**AIM OF THE TASK**.
Copy every line of the listing below word for word, and leave the pictures out of your copy.
━━━━━━━━━━━━━━━━━━━━━━━━━━━━━━
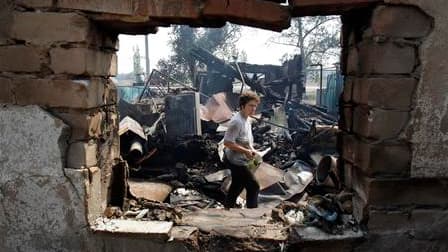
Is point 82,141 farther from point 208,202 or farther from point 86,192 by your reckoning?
point 208,202

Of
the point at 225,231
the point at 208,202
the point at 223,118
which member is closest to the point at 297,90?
the point at 223,118

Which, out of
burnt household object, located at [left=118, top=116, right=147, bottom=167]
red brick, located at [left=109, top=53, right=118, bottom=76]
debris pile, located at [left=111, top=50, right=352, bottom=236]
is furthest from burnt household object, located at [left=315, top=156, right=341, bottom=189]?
burnt household object, located at [left=118, top=116, right=147, bottom=167]

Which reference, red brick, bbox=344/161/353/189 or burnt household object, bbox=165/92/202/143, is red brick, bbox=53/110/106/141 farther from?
burnt household object, bbox=165/92/202/143

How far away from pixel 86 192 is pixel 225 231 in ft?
2.93

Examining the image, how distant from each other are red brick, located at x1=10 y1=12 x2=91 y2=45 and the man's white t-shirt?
2215mm

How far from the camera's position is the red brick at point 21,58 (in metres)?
2.34

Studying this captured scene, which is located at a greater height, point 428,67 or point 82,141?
point 428,67

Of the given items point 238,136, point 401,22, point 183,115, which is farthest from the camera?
point 183,115

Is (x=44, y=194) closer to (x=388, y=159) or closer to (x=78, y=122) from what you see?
(x=78, y=122)

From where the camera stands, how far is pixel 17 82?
7.75ft

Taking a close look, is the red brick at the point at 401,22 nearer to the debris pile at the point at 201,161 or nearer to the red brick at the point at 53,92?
the debris pile at the point at 201,161

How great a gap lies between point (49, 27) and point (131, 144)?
10.8 feet

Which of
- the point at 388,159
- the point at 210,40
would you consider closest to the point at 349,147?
the point at 388,159

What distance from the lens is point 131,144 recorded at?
5.50 metres
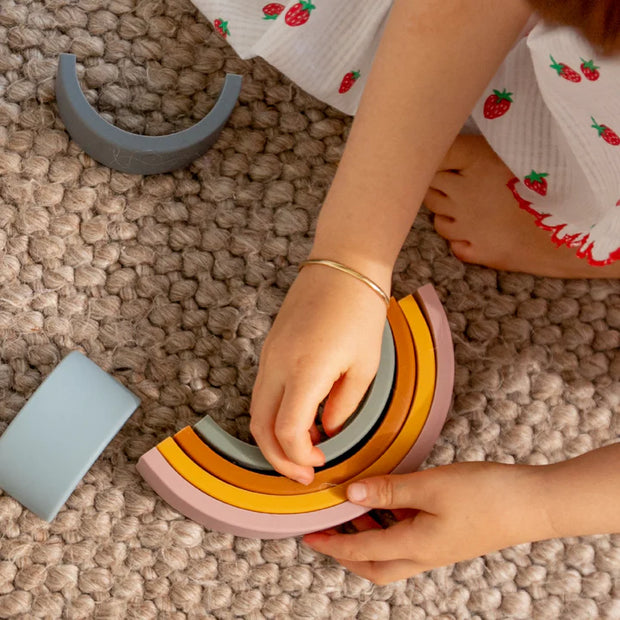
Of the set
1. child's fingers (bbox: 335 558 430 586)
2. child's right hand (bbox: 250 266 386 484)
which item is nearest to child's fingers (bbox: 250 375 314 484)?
child's right hand (bbox: 250 266 386 484)

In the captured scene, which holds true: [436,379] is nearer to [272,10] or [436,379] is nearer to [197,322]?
[197,322]

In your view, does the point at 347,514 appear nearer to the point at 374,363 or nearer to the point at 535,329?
the point at 374,363

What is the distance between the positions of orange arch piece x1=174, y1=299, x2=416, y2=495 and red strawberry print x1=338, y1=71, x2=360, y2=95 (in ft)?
0.58

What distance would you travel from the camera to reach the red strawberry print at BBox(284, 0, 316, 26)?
0.63 meters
━━━━━━━━━━━━━━━━━━━━━━━━━━━━━━
**EXPECTED ANSWER**.
Is point 82,141 farther from point 208,202 or farther from point 86,192 by your reckoning?
point 208,202

Of
the point at 225,231
the point at 208,202
the point at 223,118
which member is closest to the point at 297,90?
the point at 223,118

Which, out of
burnt household object, located at [left=118, top=116, right=147, bottom=167]
red brick, located at [left=109, top=53, right=118, bottom=76]
debris pile, located at [left=111, top=50, right=352, bottom=236]
is furthest from burnt household object, located at [left=315, top=156, right=341, bottom=189]?
burnt household object, located at [left=118, top=116, right=147, bottom=167]

Which reference, red brick, bbox=344/161/353/189 or burnt household object, bbox=165/92/202/143, is red brick, bbox=53/110/106/141 farther from?
burnt household object, bbox=165/92/202/143

How far away from pixel 86 192 is pixel 225 231 in ft?
2.93

Examining the image, how distant from each other are red brick, located at x1=10 y1=12 x2=91 y2=45 and the man's white t-shirt?
2215mm

How far from the camera's position is the red brick at point 21,58 (in metres)?
2.34

Studying this captured scene, which is located at a greater height, point 428,67 or point 82,141?
point 428,67

Of the given items point 238,136, point 401,22, point 183,115, which is farthest from the camera?
point 183,115

Is (x=44, y=194) closer to (x=388, y=159) or closer to (x=78, y=122) from what you see?
(x=78, y=122)

From where the camera stands, how far is pixel 17 82?
7.75ft

Taking a close look, is the red brick at the point at 401,22 nearer to the debris pile at the point at 201,161 or nearer to the red brick at the point at 53,92?
the debris pile at the point at 201,161

How great a gap lies between point (49, 27) and point (131, 144)?
10.8 feet

Which of
- the point at 388,159
- the point at 210,40
would you consider closest to the point at 349,147?
the point at 388,159

What distance from the lens is point 131,144 recorded at?
5.50 metres
Of the set
1. child's fingers (bbox: 335 558 430 586)
2. child's right hand (bbox: 250 266 386 484)
which item is nearest to child's fingers (bbox: 250 375 314 484)?
child's right hand (bbox: 250 266 386 484)

In the captured scene, which holds true: [436,379] is nearer to [272,10] or [436,379] is nearer to [197,322]?
[197,322]

In your view, does the point at 347,514 appear nearer to the point at 374,363 or nearer to the point at 535,329?
the point at 374,363

What is the distance between the positions of orange arch piece x1=174, y1=299, x2=416, y2=495 and red strawberry print x1=338, y1=71, x2=360, y2=95 (in ft)?
0.58

What distance would you travel from the camera to reach the red strawberry print at BBox(284, 0, 316, 26)?
0.63 meters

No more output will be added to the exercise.